We've got 5 horizontally sliding glass windows on the '84 Fu Hwa. One glass panel slides and the other is fixed in place. Unlike last weeks call for a chemistry expert, our single tracks for the movable glass panel are stainless steel and it looks as though the pile-faced plastic channel simply snaps into the stainless steel which has a rolled edge forming the catch for the 'P-F PC'.
Of the five windows, one of the four under the 'Europa' overhang has its sliding panel replaced with plastic. These four window have old weatherstrip in vaguely adequate condition. The fifth is exposed to weather and is over the galley counter; it apparently caused distress to a PO and was glued shut with silicone. I found the missing finger pull, happily before I made a new one, cut the silicone out and reattached the pull. The panel slides but the weatherstrip came out in clumps.
These windows look rectangular but are actually trapezoidal, so replacing the plastic panel with tinted safety glass will be more bother.
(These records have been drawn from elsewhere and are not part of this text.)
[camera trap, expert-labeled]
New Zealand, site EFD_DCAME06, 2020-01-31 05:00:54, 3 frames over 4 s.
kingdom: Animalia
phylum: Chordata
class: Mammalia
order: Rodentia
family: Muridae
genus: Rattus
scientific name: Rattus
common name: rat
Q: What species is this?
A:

Three edges of the sliding panel are the aforementioned stainless channel with a channel-shaped snap-in pile-faced weatherstrip. The fourth edge is a stainless channel glued onto the fixed glass with, presumably, a snap-in pile-faced weatherstrip.
Whew!
So, what's the stuff called? Anybody got a source? Anybody done the replacement? Do I have to disassemble the whole shebang to replace the plastic panel and the weatherstrip?